Em resumo, os alimentos ultraprocessados ​​são preparações industriais comestíveis elaboradas a partir de substâncias derivadas de outros alimentos. São produtos melhorados para serem atrativos ao paladar e muito convenientes, pois podem ser consumidos em qualquer hora e lugar.

Soma-se a isso sua enorme lucratividade. Os ultraprocessados ​​têm vida útil longa e custo de produção baixíssimo. Na verdade, a produção de alimentos ultraprocessados ​​(por exemplo, bebidas açucaradas) se tornou uma das atividades comerciais mais lucrativas e de crescimento mais rápido. São produtos mais baratos do que os alimentos frescos ou processados ​​e são anunciados através de mensagens enganosas (“ricos em vitaminas”) e acompanhados de alegações que procuram mascarar possíveis danos, para direcionar a procura dos consumidores.

Qual é o seu efeito na saúde?

Graças aos sistemas de rastreabilidade e segurança alimentar, é muito difícil que os alimentos, ultraprocessados ​​ou não, causem danos imediatos à saúde. Exceto algumas gorduras e açúcares de baixa qualidade, que causam danos diretos, mas permanecem não regulamentados devido à interferência da indústria.

Os dados científicos sobre os efeitos nocivos dos alimentos ultraprocessados ​​são claros. Existem centenas de estudos que observaram associação entre o consumo desses produtos e maior risco de obesidade, diabetes, hipertensão, doenças cardiovasculares e também morte prematura. Um editorial, publicado recentemente por Miguel Ángel Royo-Bordonada e Maira Bes-Rastrollo na Gaceta Sanitaria, sintetiza esta evidência.

Além destes efeitos, um estudo recente, realizado com quase 200.000 adultos no Reino Unido, concluiu que os alimentos ultraprocessados ​​também aumentam a mortalidade por certos tipos de câncer, especialmente o de ovário nas mulheres. E este não é o primeiro. No ano passado, uma pesquisa realizada nos Estados Unidos relacionou alimentos ultraprocessados ​​ao câncer colorretal. Somando-se a essas evidências crescentes estão as descobertas sobre saúde mental. Um estudo longitudinal, com acompanhamento de uma década, associou o consumo de alimentos ultraprocessados ​​à deterioração cognitiva em mais de 10 mil adultos no Brasil. Além disso, em 2022, pesquisadores da Universidade Federal de São Paulo (Unifesp), da USP, da Fiocruz e da Universidad de Santiago de Chile realizaram um levantamento (divulgado no periódico American Journal of Preventive Medicine) onde estimou-se que os ultraprocessados podem causar a morte prematura de 57 mil pessoas por ano, superando até mesmo o número de vítimas de homicídio no país (os dados tiveram como base o ano de 2019 onde, de acordo com o Atlas da Violência, o país registrou 45,5 mil homicídios).
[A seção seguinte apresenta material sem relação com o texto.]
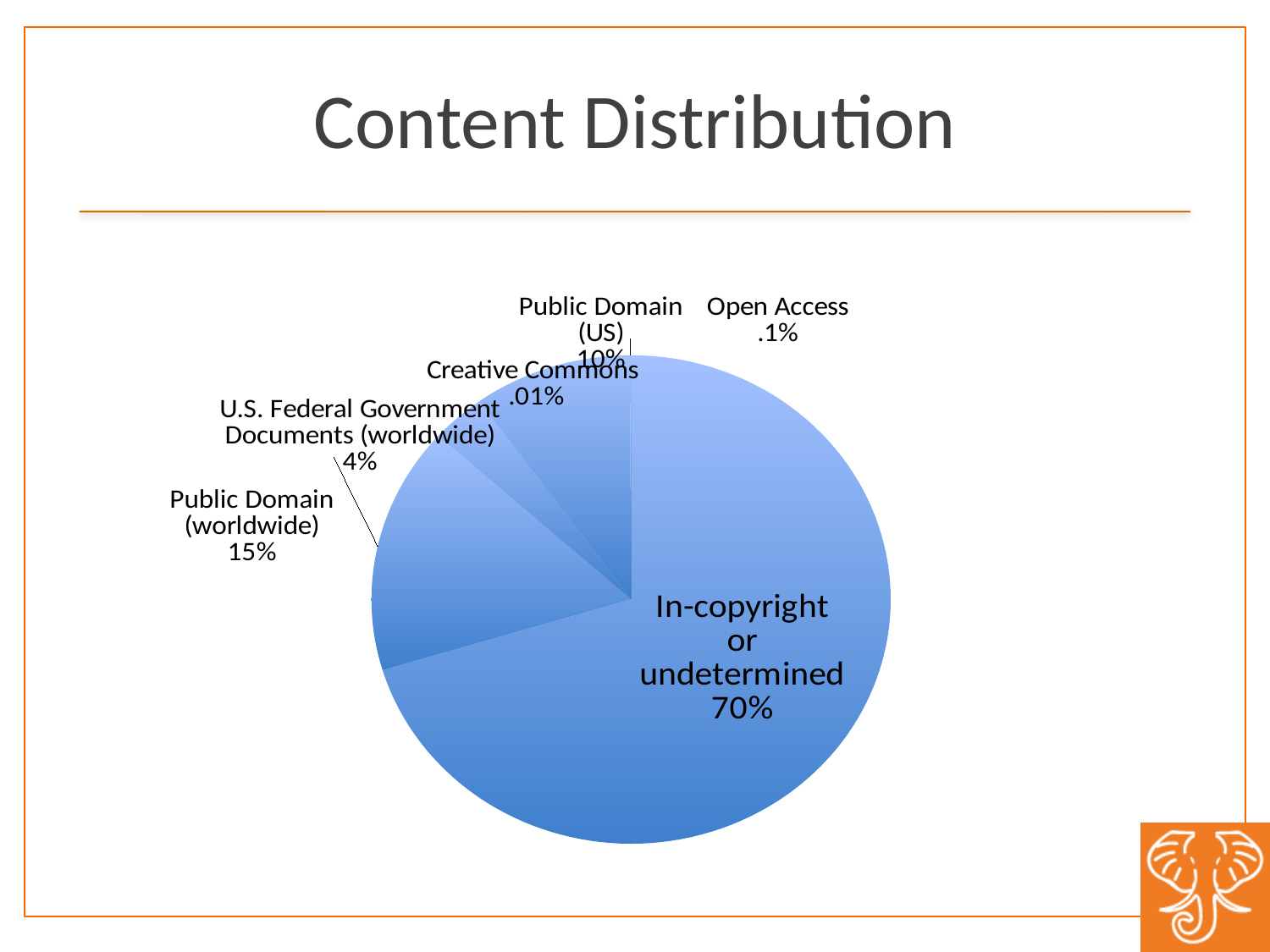
What is the title of the chart? Content Distribution What share of the pie is In-copyright or undetermined? 70% What kind of chart is shown on the slide? pie chart Which category has the smallest slice of the pie? Creative Commons What share of the pie is Public Domain (worldwide)? 15% Which category has the largest slice of the pie? In-copyright or undetermined What share of the pie is Creative Commons? .01% Which is larger, Public Domain (worldwide) or U.S. Federal Government Documents (worldwide)? Public Domain (worldwide) How many categories are shown in the pie chart? 6 What is the difference between the In-copyright or undetermined share and the Public Domain (worldwide) share? 55%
Quanto ao mecanismo de ação, existem diversas hipóteses. Por um lado, os danos podem estar relacionados à já referida baixa qualidade nutricional dos ingredientes mais comuns destes produtos: açúcares livres, farinhas refinadas, gorduras pouco saudáveis ​​ou sal. Por sua vez, o consumo de alimentos ultraprocessados ​​pode substituir outros de melhor qualidade nutricional, como alimentos in natura ou menos processados. Há estudos que sugerem hipóteses adicionais, relacionadas com alterações nos sinais de saciedade, desequilíbrios na diversidade e composição da microbiota intestinal, ou com os efeitos pró-inflamatórios e pró-oxidantes dos alimentos ultraprocessados.

Uma vez observados os seus efeitos, e explicada a sua plausibilidade a nível biológico, resta implementar medidas fiscais (impostos sobre bebidas açucaradas) e medidas regulatórias (limitar a exposição, sobretudo, de crianças e adolescentes a este tipo de produtos) que contrariam a propagação destes produtos.